▸ Passage shown
━━━━━━━━━━━━━━━━━━━━

Women's Basketball Conference
- Sport: Basketball
- Founded: 1984
- First season: 1984
- Folded: 1989
- Country: Australia
- Continent: FIBA Oceania (Oceania)

= Women's Basketball Conference =

The Women's Basketball Conference (WBC) was a women's basketball league in Australia. The WBC began in 1984 and served as a second-tier national league under the Women's National Basketball League (WNBL). It operated for six seasons until it was adopted by the South East Australian Basketball League (SEABL) in 1990.

==History==
In 1981, the Women's National Basketball League (WNBL) was established. In 1983, it was determined that two national competitions were required for the development of women's basketball in Australia. A second-tier reserves league to sit under the WNBL was established, with the Women's Basketball Conference (WBC) debuting in 1984. The inaugural WBC champions were the Hobart Hustlers, which was followed by the Canberra Capitals winning in 1985, the South Adelaide Panthers in 1986, and the WAIS Rockets in 1987. The Dandenong Rangers won at least one WBC championship in 1989.

In 1990, the WBC was adopted by the South East Australian Basketball League (SEABL) to become the inaugural SEABL women's competition.

==League championships==

| Year | Champion | Ref |
|---|---|---|
| 1984 | Hobart Hustlers |  |
| 1985 | Canberra Capitals |  |
| 1986 | South Adelaide Panthers |  |
| 1987 | WAIS Rockets |  |
| 1988 | ? |  |
| 1989 | Dandenong Rangers |  |

==Ladders==
Final placings for the league's first three seasons.

━━━━━━━━━━━━━━━━━━━━

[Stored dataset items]
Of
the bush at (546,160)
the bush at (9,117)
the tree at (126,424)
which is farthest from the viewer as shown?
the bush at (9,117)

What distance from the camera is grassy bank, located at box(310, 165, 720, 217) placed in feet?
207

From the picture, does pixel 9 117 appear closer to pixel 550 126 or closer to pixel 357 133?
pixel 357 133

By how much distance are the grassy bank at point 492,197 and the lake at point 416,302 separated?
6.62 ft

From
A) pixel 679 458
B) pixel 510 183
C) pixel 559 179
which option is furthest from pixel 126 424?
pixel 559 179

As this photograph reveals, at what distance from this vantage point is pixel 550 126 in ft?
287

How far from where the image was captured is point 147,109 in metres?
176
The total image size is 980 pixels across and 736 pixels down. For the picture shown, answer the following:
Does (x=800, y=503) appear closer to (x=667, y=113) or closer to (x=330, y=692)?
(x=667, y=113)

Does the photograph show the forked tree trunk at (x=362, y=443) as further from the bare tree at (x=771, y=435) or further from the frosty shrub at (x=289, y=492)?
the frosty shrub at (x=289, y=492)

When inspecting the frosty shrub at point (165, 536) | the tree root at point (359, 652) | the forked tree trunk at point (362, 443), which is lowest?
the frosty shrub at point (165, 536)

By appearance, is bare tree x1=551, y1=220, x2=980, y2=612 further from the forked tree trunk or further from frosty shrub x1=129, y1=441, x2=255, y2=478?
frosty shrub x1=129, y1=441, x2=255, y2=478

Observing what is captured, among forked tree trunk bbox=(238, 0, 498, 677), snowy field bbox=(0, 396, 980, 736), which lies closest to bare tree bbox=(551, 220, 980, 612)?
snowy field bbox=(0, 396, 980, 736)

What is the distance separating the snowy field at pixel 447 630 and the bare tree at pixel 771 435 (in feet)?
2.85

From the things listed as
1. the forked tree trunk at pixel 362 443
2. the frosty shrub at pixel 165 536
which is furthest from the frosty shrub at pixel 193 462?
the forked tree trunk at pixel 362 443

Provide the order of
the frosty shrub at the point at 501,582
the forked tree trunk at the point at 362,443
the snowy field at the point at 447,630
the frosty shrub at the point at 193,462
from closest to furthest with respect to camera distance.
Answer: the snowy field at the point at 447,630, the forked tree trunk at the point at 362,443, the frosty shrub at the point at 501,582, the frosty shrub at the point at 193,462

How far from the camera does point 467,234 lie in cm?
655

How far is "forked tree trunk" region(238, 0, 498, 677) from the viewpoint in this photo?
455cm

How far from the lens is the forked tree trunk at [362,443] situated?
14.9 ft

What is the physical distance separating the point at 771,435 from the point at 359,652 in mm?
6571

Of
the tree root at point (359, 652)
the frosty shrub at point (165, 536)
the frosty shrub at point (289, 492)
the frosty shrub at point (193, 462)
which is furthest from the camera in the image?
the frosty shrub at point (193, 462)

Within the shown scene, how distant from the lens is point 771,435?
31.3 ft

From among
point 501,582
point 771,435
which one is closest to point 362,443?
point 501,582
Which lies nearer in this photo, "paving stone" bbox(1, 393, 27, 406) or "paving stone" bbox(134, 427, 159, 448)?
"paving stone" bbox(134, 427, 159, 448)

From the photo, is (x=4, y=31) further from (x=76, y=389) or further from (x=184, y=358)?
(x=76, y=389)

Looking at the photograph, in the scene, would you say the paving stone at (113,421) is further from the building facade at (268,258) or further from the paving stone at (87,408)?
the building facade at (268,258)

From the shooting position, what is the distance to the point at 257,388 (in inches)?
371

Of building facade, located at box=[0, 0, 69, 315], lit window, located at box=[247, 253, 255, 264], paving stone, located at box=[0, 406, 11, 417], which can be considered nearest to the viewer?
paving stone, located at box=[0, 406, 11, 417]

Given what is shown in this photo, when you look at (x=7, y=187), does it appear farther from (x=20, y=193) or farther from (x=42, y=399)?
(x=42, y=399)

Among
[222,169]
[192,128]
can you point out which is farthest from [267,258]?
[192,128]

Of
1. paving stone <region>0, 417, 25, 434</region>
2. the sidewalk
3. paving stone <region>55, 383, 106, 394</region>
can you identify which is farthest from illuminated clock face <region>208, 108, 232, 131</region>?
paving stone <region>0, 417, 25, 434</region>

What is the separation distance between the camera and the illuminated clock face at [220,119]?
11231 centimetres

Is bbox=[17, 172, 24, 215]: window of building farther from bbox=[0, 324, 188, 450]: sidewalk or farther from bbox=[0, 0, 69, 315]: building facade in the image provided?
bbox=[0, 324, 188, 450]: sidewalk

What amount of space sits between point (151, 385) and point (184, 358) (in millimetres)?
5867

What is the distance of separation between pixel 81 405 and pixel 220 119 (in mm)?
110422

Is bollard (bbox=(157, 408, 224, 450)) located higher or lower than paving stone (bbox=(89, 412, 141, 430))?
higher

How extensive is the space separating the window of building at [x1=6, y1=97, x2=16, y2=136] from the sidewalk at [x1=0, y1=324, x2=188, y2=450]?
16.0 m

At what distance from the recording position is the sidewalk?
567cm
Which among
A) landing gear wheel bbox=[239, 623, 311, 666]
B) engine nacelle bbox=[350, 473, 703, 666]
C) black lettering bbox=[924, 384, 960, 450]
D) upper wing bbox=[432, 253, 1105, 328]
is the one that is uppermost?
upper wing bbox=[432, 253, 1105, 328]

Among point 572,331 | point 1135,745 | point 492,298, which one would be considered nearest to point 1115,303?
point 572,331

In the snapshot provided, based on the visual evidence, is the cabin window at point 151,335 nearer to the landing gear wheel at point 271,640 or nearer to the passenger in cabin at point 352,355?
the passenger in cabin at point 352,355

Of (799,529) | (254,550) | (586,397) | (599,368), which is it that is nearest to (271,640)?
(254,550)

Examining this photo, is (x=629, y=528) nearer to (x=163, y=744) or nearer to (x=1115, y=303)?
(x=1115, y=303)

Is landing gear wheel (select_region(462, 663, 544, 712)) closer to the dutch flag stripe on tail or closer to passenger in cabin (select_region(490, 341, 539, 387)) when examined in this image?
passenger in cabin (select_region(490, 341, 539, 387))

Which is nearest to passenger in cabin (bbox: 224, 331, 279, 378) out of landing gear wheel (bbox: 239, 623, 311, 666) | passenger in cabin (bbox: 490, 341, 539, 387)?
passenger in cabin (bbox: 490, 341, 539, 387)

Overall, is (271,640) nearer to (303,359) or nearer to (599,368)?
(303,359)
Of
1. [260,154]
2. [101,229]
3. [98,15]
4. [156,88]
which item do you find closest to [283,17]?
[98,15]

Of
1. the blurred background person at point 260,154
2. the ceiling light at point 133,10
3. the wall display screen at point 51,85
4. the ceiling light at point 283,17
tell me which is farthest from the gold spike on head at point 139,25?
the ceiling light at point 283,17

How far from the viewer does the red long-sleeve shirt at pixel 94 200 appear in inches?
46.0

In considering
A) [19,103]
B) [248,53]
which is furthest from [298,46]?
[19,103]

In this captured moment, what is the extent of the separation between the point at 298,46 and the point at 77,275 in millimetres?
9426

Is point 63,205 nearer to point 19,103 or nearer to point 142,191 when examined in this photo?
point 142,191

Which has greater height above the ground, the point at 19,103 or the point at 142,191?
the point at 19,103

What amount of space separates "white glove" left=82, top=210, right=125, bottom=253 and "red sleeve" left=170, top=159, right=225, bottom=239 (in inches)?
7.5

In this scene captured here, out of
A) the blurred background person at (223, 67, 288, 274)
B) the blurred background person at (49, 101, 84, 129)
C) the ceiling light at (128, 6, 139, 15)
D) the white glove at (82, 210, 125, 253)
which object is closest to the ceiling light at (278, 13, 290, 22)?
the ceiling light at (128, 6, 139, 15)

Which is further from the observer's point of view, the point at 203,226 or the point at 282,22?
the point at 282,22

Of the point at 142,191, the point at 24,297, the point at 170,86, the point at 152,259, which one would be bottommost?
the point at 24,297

━━━━━━━━━━━━━━━━━━━━

▸ Goal
Please write out the passage of the Women's Basketball Conference text between "The Women's Basketball Conference (WBC) was" and "(SEABL) in 1990.", inclusive.

▸ Written answer
The Women's Basketball Conference (WBC) was a women's basketball league in Australia. The WBC began in 1984 and served as a second-tier national league under the Women's National Basketball League (WNBL). It operated for six seasons until it was adopted by the South East Australian Basketball League (SEABL) in 1990.